En Mogadiscio uno se topa de bruces con la realidad más inclemente: que pasamos miedo, que tenemos dos manos, que el día solo tiene 24 horas y que llegamos a hacer una pequeña porción de lo que quisiéramos. Y es paradójico que lo que más tiempo lleva en esta lucha contra la falta de comida y el exceso de enfermedad es hablar, hablar y hablar para negociar el acceso a los afectados. Que si déjeme usted pasar por unas horas para vacunar, no me roben toda la comida que los de ahí al lado no tendrán nada, ¿podemos trasladar a este niño moribundo hasta el hospital?

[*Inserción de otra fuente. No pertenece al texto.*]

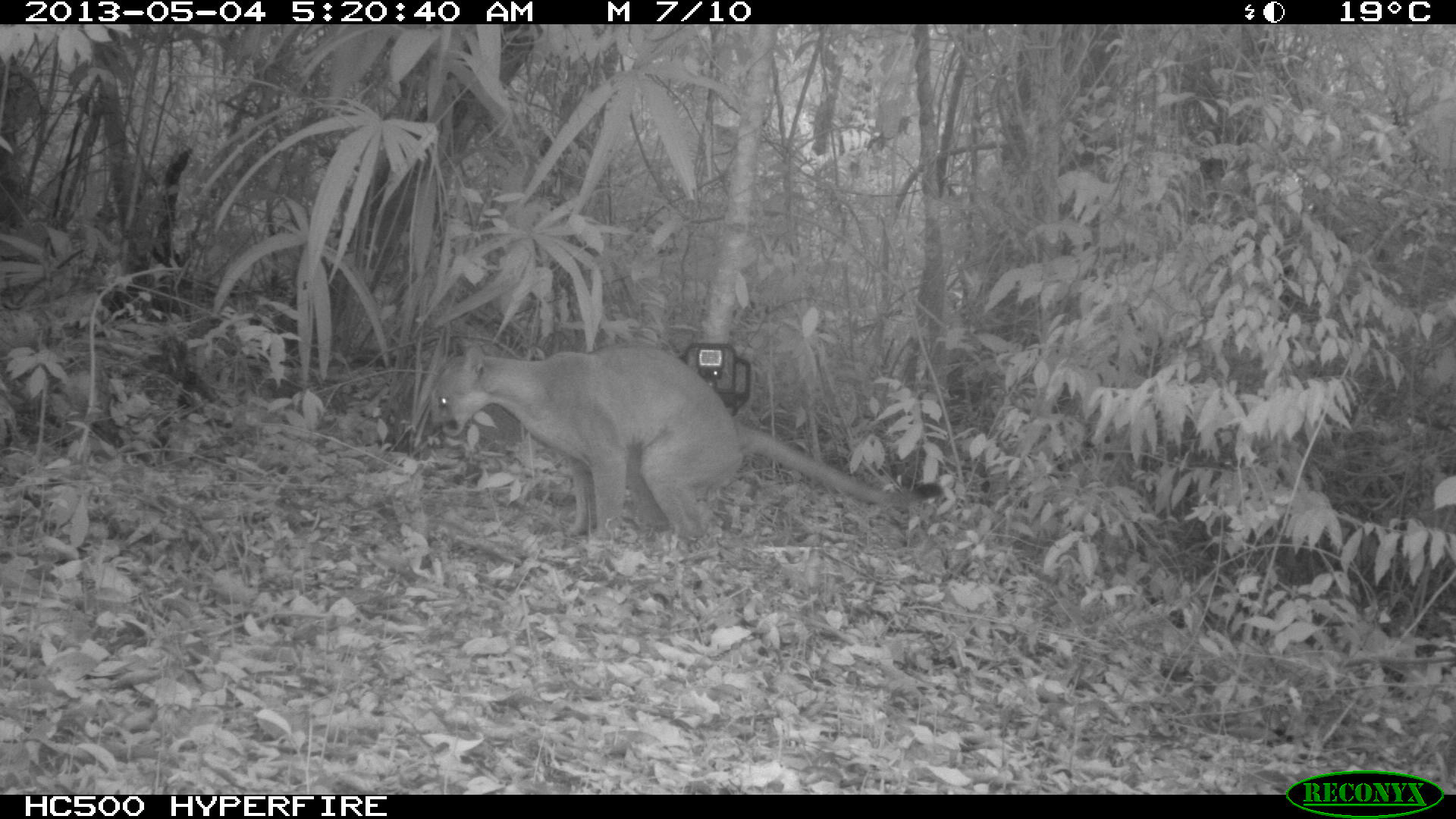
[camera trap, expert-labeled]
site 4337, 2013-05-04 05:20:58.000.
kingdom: Animalia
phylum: Chordata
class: Mammalia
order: Carnivora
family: Felidae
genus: Puma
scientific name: Puma concolor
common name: mountain lion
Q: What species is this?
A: Puma concolor (mountain lion).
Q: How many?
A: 1.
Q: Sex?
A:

El caso es que Somalia seguramente no es peor ni mejor que otros lugares en otros tiempos, pero la persistencia del conflicto y la imposibilidad de evaluar y actuar con cierta libertad es una losa tremenda para nuestra actividad. No sabemos lo que pasa en muchas zonas a las que no tenemos acceso y en las que creemos que la situación es incluso peor de lo que vemos en Mogadiscio y otras ciudades, al menos por lo que nos cuentan los que han huido de allí. Tampoco tenemos una idea completa de lo que sucede a nuestro alrededor, ya que no nos podemos mover a nuestro albedrío.
Estando la situación como está, nos limitamos a llegar a los lugares y gentes planeando de un día para otro. Hoy aquí hay un grupo que se puede vacunar, vacunemos; a este se le puede distribuir comida, hagámoslo; a algunos individuos se les puede facilitar la transferencia a un hospital, pues mandemos el coche. Así, poco a poco, hemos conseguido vacunar a unos 50.000 niños. Y al menos otros 5.000 están siendo tratados de desnutrición aguda severa en los 13 proyectos que Médicos Sin Fronteras (MSF) tiene en Somalia. Los demás actores de ayuda andan también haciendo lo que pueden; la inseguridad y la imprevisibilidad hacen que la coordinación y la planificación pierdan casi todo su valor.
La situación actual está lejos de mejorar. La próxima cosecha también puede fallar o al menos será poco abundante, al estar millones desplazados fuera de sus tierras. El riesgo de que al ciclo de sequía se le sume ahora agua en demasía también es muy probable. Por tanto sabemos que esta crisis no tiene un alivio hasta primavera del año que viene. Y mientras, miles de familias se siguen apelotonando en los campos de refugiados de las fronteras de Kenia y Etiopía, a donde llegan después de semanas de caminar y los más débiles, en un estado límite. La asistencia que recibían se ha visto además afectada por el secuestro de nuestras dos compañeras, Blanca Thiebaut y Montserrat Serra, el pasado 13 de octubre en Dadaab, Kenia. Tras el ataque, tuvimos que suspender de forma temporal parte de las actividades en los campos de refugiados.
Los que conocemos esa región y a esa gente nos preguntamos todos los días: ¿Cuántas generaciones más van a vivir y morir en esta situación? ¿Es que esto no se acaba nunca? Se lo preguntamos a nuestros amigos somalíes que fuerzan una sonrisa, resignados, mientras de inmediato se preocupan por sobrevivir la próxima hora. La verdad es que Somalia es una vergüenza para todo el mundo: para ellos y para nosotros, porque nadie ha sido capaz de aliviar la situación a tiempo. Otra vez en un escenario olvidado, solo recordado por sus piratas, miles de niños están pagando un peaje inaceptable a cuenta de los cálculos económicos, políticos y militares de unos y otros. Un peaje repugnante para cualquier ser humano o sociedad decente.
En Somalia, a pesar de los pesares, a pesar de que es muy difícil no sucumbir al pesimismo, es donde más sentido cobra la ayuda humanitaria, llegar vacuna a vacuna, vendaje a vendaje, ración a ración, persona a persona, en las peores condiciones imaginables, sabiendo que nunca va a ser suficiente. En eso estamos. Y en eso estaban nuestras compañeras, Blanca y Montserrat, cuando fueron secuestradas en Kenia.